(Publicado en Diario16 el 1 de mayo de 2019)
Abascal se permite poner cordones sanitarios aquí y allá. No va a los medios de comunicación críticos para no tener que someterse a las preguntas de los periodistas incómodos, como es obligación de cualquier político en una democracia. No participa en manifestaciones por la igualdad de la mujer, ya que él es abiertamente antifeminista y macho. Y tampoco se sentará a negociar nada ni con el PSOE ni con todos aquellos “enemigos de España”, o sea aquellos a los que no les llega a casa el carné de buenos españoles que él se permite distribuir. Abascal es un outsider, un francotirador que va por libre, un político “destroyer” y antisistema que solo busca demoler lo que con tanto trabajo y esfuerzo hemos construido los españoles en 40 años de fértil convivencia en paz y en libertad. ¿Por qué tendría que recibir Sánchez a un tipo así?
La sola imagen de un ultraderechista estrechando la mano de un presidente del Gobierno ante las escalerillas de Moncloa provoca escalofrío y repelús. Sería tanto como meter al enemigo en casa, dar cobijo a Alien, el octavo pasajero (en este caso el quinto). De Abascal no podemos fiarnos porque él siempre va con el chip franquista metido en la cabeza y por ahí no. Lo más probable es que mientras Sánchez le esté hablando de reformas constitucionales, de más derechos para los trabajadores y de pacificar Cataluña, él esté pensando en otra cosa: “¿Pero que me está contando usted? Yo he venido aquí a dinamitarlo todo, a colocar unas cuantas bombas de relojería y me largo, que no llego al homenaje a Franco y José Antonio en Cuelgamuros”.

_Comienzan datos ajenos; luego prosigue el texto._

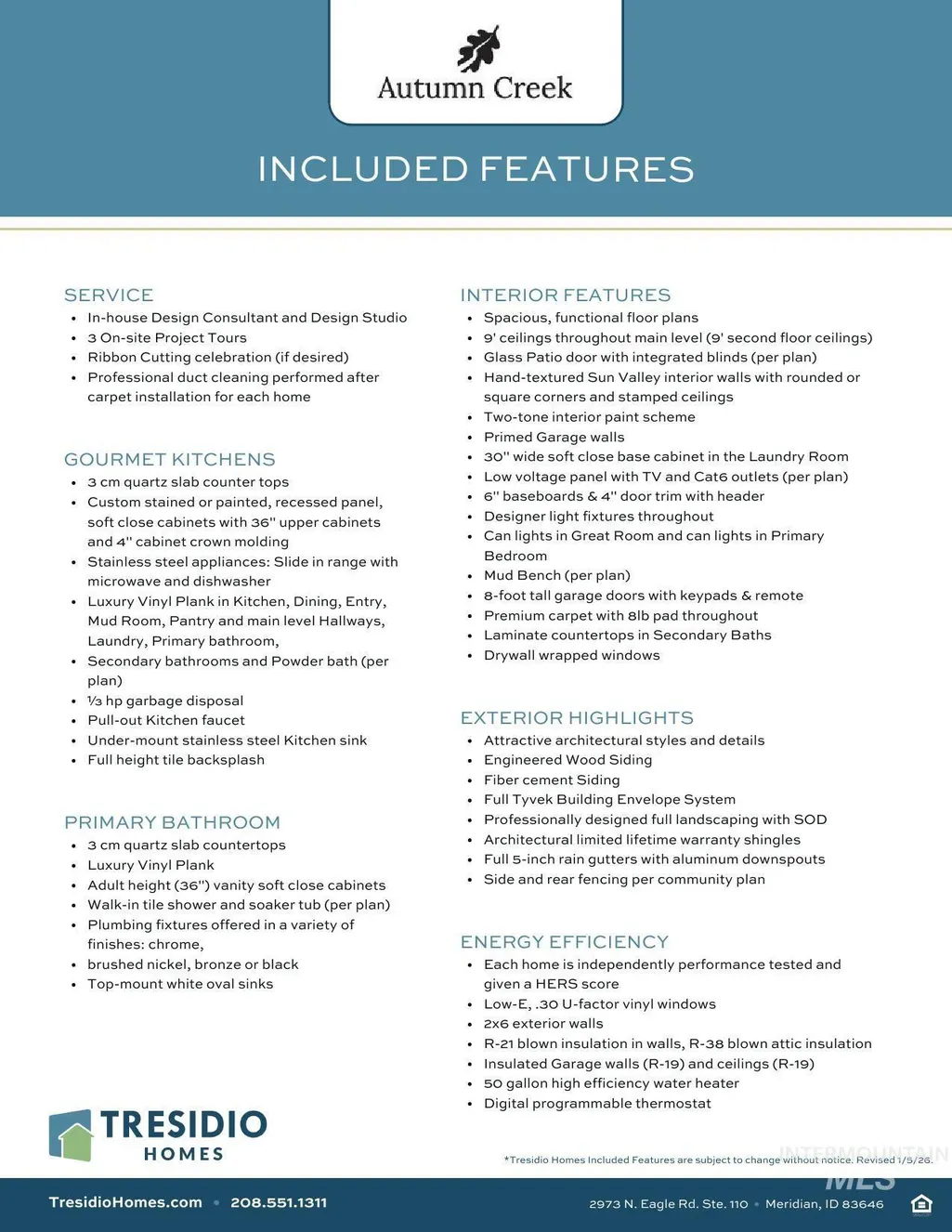 Autumn Creek

INCLUDED FEATURES

SERVICE
- In-house Design Consultant and Design Studio
- 3 On-site Project Tours
- Ribbon Cutting celebration (if desired)
- Professional duct cleaning performed after carpet installation for each home

GOURMET KITCHENS
- 3 cm quartz slab counter tops
- Custom stained or painted, recessed panel, soft close cabinets with 36" upper cabinets and 4" cabinet crown molding
- Stainless steel appliances: Slide in range with microwave and dishwasher
- Luxury Vinyl Plank in Kitchen, Dining, Entry, Mud Room, Pantry and main level Hallways, Laundry, Primary bathroom,
- Secondary bathrooms and Powder bath (per plan)
- ⅓ hp garbage disposal
- Pull-out Kitchen faucet
- Under-mount stainless steel Kitchen sink
- Full height tile backsplash

PRIMARY BATHROOM
- 3 cm quartz slab countertops
- Luxury Vinyl Plank
- Adult height (36") vanity soft close cabinets
- Walk-in tile shower and soaker tub (per plan)
- Plumbing fixtures offered in a variety of finishes: chrome,
- brushed nickel, bronze or black
- Top-mount white oval sinks

INTERIOR FEATURES
- Spacious, functional floor plans
- 9' ceilings throughout main level (9' second floor ceilings)
- Glass Patio door with integrated blinds (per plan)
- Hand-textured Sun Valley interior walls with rounded or square corners and stamped ceilings
- Two-tone interior paint scheme
- Primed Garage walls
- 30" wide soft close base cabinet in the Laundry Room
- Low voltage panel with TV and Cat6 outlets (per plan)
- 6" baseboards & 4" door trim with header
- Designer light fixtures throughout
- Can lights in Great Room and can lights in Primary Bedroom
- Mud Bench (per plan)
- 8-foot tall garage doors with keypads & remote
- Premium carpet with 8lb pad throughout
- Laminate countertops in Secondary Baths
- Drywall wrapped windows

EXTERIOR HIGHLIGHTS
- Attractive architectural styles and details
- Engineered Wood Siding
- Fiber cement Siding
- Full Tyvek Building Envelope System
- Professionally designed full landscaping with SOD
- Architectural limited lifetime warranty shingles
- Full 5-inch rain gutters with aluminum downspouts
- Side and rear fencing per community plan

ENERGY EFFICIENCY
- Each home is independently performance tested and given a HERS score
- Low-E, .30 U-factor vinyl windows
- 2x6 exterior walls
- R-21 blown insulation in walls, R-38 blown attic insulation
- Insulated Garage walls (R-19) and ceilings (R-19)
- 50 gallon high efficiency water heater
- Digital programmable thermostat

TRESIDIO HOMES

*Tresidio Homes Included Features are subject to change without notice. Revised 1/5/26.

INTERMOUNTAIN MLS

TresidioHomes.com • 208.551.1311

2973 N. Eagle Rd. Ste. 110 • Meridian, ID 83646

La democracia debe ser tolerante pero no estúpida. No hace falta ser más papista que el Papa, es decir, más demócrata que el mismísimo Pericles. A los que quieren volver al antiguo régimen, al Estado centralista, a la liquidación de la prensa libre y al nacionalcatolicismo mojigato que niega los derechos de las mujeres y de los homosexuales ni agua. La historia nos enseña cuál es el juego taimado del fascismo: colarse en las instituciones para volarlas desde dentro. Hasta Pablo Casado ha despertado de su grave delirio de campaña y ha calificado a Vox como lo que es en realidad: una peligrosa extrema derecha. Seríamos idiotas si cometiéramos el mismo error que Hindenburg cometió con Hitler, invitarlo a la cancillería para tomar unas birras de Baviera y mantener con él un amistoso diálogo de sordos.
La ultraderecha no entiende el lenguaje de la democracia simplemente porque la odia. Tratar de dialogar con un nostálgico del franquismo no solo es absurdo, sino una pérdida de tiempo. Abascal tiene un sueño, que es volver a la vieja España rural del burro y las viejas enlutadas, al cine en blanco y negro y al NO-DO con muchos pantanos y muchos desfiles de legionarios marcando paquete y con el pollo al aire. Están porque tienen que estar; porque así lo han decidido 2 millones de votantes enfurecidos con el sistema. Pero no seamos tan tontos e incautos de ser amables con ellos.